• [WHAT THIS TASK INVOLVES] The records that follow must be transcribed in full, without any change.

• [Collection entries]
* * * * * * *
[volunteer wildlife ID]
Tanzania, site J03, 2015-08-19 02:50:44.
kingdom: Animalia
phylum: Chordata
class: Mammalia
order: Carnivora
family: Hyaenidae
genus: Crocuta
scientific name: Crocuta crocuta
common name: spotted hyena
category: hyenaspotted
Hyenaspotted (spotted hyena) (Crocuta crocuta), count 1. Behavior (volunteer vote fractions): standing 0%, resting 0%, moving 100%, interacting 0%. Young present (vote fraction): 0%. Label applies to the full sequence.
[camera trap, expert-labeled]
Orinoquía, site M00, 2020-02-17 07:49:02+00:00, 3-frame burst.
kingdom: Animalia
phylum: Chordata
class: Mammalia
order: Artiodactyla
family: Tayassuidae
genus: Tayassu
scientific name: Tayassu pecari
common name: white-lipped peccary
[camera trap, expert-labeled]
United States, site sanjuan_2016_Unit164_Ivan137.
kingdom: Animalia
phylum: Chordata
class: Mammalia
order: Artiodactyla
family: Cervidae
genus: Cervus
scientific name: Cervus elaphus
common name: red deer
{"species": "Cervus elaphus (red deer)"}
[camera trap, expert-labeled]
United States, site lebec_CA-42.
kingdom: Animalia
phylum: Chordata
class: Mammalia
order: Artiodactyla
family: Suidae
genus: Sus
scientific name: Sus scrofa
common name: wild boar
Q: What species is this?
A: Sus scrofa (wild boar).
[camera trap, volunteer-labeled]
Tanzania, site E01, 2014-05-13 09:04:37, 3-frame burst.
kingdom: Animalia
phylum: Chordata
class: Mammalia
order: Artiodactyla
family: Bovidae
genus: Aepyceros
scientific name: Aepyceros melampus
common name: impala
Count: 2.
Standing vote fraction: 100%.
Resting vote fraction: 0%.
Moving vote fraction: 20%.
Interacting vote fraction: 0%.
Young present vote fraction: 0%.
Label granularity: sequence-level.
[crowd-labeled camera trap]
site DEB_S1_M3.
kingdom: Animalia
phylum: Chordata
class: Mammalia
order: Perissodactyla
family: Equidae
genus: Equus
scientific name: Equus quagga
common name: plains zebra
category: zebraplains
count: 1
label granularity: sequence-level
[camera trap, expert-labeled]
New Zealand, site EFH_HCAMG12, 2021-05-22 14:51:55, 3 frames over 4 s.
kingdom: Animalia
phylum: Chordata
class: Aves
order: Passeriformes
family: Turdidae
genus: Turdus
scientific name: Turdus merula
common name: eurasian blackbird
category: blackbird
* * * * * * *
• [RESPONSE TO THE EXERCISE]
[volunteer wildlife ID]
Tanzania, site J03, 2015-08-19 02:50:44.
kingdom: Animalia
phylum: Chordata
class: Mammalia
order: Carnivora
family: Hyaenidae
genus: Crocuta
scientific name: Crocuta crocuta
common name: spotted hyena
category: hyenaspotted
Hyenaspotted (spotted hyena) (Crocuta crocuta), count 1. Behavior (volunteer vote fractions): standing 0%, resting 0%, moving 100%, interacting 0%. Young present (vote fraction): 0%. Label applies to the full sequence.
[camera trap, expert-labeled]
Orinoquía, site M00, 2020-02-17 07:49:02+00:00, 3-frame burst.
kingdom: Animalia
phylum: Chordata
class: Mammalia
order: Artiodactyla
family: Tayassuidae
genus: Tayassu
scientific name: Tayassu pecari
common name: white-lipped peccary
[camera trap, expert-labeled]
United States, site sanjuan_2016_Unit164_Ivan137.
kingdom: Animalia
phylum: Chordata
class: Mammalia
order: Artiodactyla
family: Cervidae
genus: Cervus
scientific name: Cervus elaphus
common name: red deer
{"species": "Cervus elaphus (red deer)"}
[camera trap, expert-labeled]
United States, site lebec_CA-42.
kingdom: Animalia
phylum: Chordata
class: Mammalia
order: Artiodactyla
family: Suidae
genus: Sus
scientific name: Sus scrofa
common name: wild boar
Q: What species is this?
A: Sus scrofa (wild boar).
[camera trap, volunteer-labeled]
Tanzania, site E01, 2014-05-13 09:04:37, 3-frame burst.
kingdom: Animalia
phylum: Chordata
class: Mammalia
order: Artiodactyla
family: Bovidae
genus: Aepyceros
scientific name: Aepyceros melampus
common name: impala
Count: 2.
Standing vote fraction: 100%.
Resting vote fraction: 0%.
Moving vote fraction: 20%.
Interacting vote fraction: 0%.
Young present vote fraction: 0%.
Label granularity: sequence-level.
[crowd-labeled camera trap]
site DEB_S1_M3.
kingdom: Animalia
phylum: Chordata
class: Mammalia
order: Perissodactyla
family: Equidae
genus: Equus
scientific name: Equus quagga
common name: plains zebra
category: zebraplains
count: 1
label granularity: sequence-level
[camera trap, expert-labeled]
New Zealand, site EFH_HCAMG12, 2021-05-22 14:51:55, 3 frames over 4 s.
kingdom: Animalia
phylum: Chordata
class: Aves
order: Passeriformes
family: Turdidae
genus: Turdus
scientific name: Turdus merula
common name: eurasian blackbird
category: blackbird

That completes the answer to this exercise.